== EXCERPT ==
───

And Michael Angelo having stopped, I proceeded:

"It is also a great thing that a great master, although he may wish and work hard to do so, cannot so change or injure his hand as to paint something appearing to have been done by an apprentice, for whoever carefully examines such a thing, will find in it some sign by which he will know that it was done by the hand of a skilful person. And on the contrary, one who knows little, although he may endeavour to do the smallest thing so that it may appear to have been done by a great man, will have his trouble in vain, because immediately, when placed beside the work of a great man, it will be recognised as having been done by a prentice hand. But I should like now to know something more from Senhor Michael Angelo, to see whether he agrees with my opinion, and that is that he should tell me whether it is better to paint a work quickly or slowly?"

And he answered:

"I will tell you: to do anything quickly and swiftly is very profitable and good, and it is a gift received from the immortal God to do in a few hours what another is painting during many days; for if it were not so Pausias of Sicyon would not work so hard in order to paint in one day the perfection of a child in a picture. If he who paints quickly does not on that account paint worse than one who paints slowly, he deserves therefore much greater praise. But should he through the hurry of his hand pass the limits which it is not right to pass in art, he ought rather to paint more slowly and studiously; for an excellent and skilful man is not entitled to allow his [pg 326]taste to err through his haste when thereby some part is forgotten or neglected of the great object perfection, which is what must be always sought; hence it is not a vice to work a little slowly or even to be very slow, nor to spend much time and care on works, if this be done for more perfection; only the want of knowledge is a defect.

"And I wish to tell you, Francisco d'Ollanda, of an exceedingly great beauty in this science of ours, of which perhaps you are aware, and which I think you consider the highest, namely, that what one has most to work and struggle for in painting is to do the work with a great amount of labour and study in such a way that it may afterwards appear, however much it was laboured, to have been done almost quickly and almost without any labour, and very easily, although it was not. And this is a very excellent beauty, at times some things are done with little work in the way I have said, but very seldom: most are done by dint of hard work and appear to have been done very quickly.

───

== YOUR TASKS ==
[a] In the excerpt, which painter does Michael Angelo name as working hard to paint the perfection of a child in one day?
[b] Format the lines of the records as a numbered list, leaving out blank lines. Begin at the line that contains "In this frame, looking" and stop after the last line of the records.
The excerpt and the records have nothing to do with each other.

───

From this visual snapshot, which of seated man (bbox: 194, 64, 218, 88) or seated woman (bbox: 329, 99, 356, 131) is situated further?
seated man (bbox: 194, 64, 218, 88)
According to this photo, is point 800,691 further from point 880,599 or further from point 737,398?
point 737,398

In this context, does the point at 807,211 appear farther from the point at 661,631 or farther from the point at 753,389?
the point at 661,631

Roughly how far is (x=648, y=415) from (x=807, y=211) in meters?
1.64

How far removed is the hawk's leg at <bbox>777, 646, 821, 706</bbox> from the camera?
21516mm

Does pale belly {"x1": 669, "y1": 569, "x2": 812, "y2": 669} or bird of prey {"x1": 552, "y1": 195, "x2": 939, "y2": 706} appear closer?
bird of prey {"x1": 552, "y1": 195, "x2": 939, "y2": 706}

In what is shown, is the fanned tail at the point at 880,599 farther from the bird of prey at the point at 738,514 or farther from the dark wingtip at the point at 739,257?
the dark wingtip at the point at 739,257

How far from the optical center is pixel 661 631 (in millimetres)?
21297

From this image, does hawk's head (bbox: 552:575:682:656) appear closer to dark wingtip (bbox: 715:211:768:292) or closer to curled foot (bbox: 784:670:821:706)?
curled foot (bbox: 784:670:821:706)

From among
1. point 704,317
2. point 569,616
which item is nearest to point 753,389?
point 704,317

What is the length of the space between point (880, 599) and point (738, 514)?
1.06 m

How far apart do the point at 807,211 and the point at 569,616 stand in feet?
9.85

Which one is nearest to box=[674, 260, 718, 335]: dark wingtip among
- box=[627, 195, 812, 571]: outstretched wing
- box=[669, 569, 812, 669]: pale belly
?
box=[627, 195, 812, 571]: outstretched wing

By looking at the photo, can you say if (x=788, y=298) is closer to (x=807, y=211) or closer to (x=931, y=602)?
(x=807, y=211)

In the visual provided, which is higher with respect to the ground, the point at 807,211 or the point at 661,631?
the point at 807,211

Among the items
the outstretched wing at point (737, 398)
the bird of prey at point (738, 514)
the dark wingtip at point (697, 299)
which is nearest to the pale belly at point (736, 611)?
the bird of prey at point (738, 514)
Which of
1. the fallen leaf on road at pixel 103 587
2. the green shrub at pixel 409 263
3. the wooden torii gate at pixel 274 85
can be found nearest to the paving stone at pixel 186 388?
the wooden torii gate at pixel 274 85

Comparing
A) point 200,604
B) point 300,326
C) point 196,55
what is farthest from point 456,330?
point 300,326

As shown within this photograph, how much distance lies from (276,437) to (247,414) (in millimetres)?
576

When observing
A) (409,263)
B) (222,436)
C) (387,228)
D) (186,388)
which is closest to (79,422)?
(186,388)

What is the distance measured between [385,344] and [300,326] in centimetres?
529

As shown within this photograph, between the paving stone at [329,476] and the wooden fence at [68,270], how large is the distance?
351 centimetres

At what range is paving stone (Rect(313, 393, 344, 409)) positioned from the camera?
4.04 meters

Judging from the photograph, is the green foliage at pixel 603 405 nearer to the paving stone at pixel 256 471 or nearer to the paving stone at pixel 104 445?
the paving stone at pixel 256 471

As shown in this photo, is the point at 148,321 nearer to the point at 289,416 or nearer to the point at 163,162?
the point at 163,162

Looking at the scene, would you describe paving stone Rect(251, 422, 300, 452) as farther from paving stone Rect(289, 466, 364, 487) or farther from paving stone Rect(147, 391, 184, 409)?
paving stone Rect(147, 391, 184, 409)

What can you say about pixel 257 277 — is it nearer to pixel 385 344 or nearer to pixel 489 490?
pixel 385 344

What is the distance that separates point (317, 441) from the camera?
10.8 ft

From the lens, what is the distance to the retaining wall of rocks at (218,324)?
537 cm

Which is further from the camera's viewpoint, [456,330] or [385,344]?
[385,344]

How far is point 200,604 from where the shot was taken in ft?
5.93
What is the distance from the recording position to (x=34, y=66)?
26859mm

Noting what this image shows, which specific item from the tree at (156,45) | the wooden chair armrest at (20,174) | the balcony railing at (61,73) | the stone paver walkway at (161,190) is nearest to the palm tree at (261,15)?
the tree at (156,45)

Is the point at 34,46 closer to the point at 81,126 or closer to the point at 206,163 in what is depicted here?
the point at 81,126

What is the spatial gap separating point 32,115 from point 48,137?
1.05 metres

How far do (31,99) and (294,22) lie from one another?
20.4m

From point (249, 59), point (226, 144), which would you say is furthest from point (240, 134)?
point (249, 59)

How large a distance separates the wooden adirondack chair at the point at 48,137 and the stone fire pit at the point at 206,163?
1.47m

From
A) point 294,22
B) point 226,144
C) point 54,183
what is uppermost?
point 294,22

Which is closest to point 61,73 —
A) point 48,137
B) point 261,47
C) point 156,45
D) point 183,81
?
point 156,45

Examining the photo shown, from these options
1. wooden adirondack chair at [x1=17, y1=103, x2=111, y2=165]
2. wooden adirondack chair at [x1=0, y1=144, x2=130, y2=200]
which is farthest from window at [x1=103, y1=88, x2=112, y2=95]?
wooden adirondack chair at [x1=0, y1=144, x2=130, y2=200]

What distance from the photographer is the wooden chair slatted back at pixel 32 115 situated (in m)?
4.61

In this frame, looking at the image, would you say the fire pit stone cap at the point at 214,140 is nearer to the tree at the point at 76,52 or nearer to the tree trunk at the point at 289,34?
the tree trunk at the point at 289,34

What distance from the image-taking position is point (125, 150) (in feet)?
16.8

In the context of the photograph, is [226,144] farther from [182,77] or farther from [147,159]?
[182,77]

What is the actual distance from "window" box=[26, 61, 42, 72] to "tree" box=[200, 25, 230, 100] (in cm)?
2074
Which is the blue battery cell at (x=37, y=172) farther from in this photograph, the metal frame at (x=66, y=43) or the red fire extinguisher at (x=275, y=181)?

───

== SOLVED PROBLEMS ==
[a] Pausias of Sicyon

[b]
1. In this frame, looking at the image, would you say the fire pit stone cap at the point at 214,140 is nearer to the tree at the point at 76,52 or nearer to the tree trunk at the point at 289,34?
2. the tree trunk at the point at 289,34
3. What distance from the image-taking position is point (125, 150) (in feet)?
4. 16.8
5. In the context of the photograph, is [226,144] farther from [182,77] or farther from [147,159]?
6. [182,77]
7. What is the actual distance from "window" box=[26, 61, 42, 72] to "tree" box=[200, 25, 230, 100] (in cm)?
8. 2074
9. Which is the blue battery cell at (x=37, y=172) farther from in this photograph, the metal frame at (x=66, y=43) or the red fire extinguisher at (x=275, y=181)?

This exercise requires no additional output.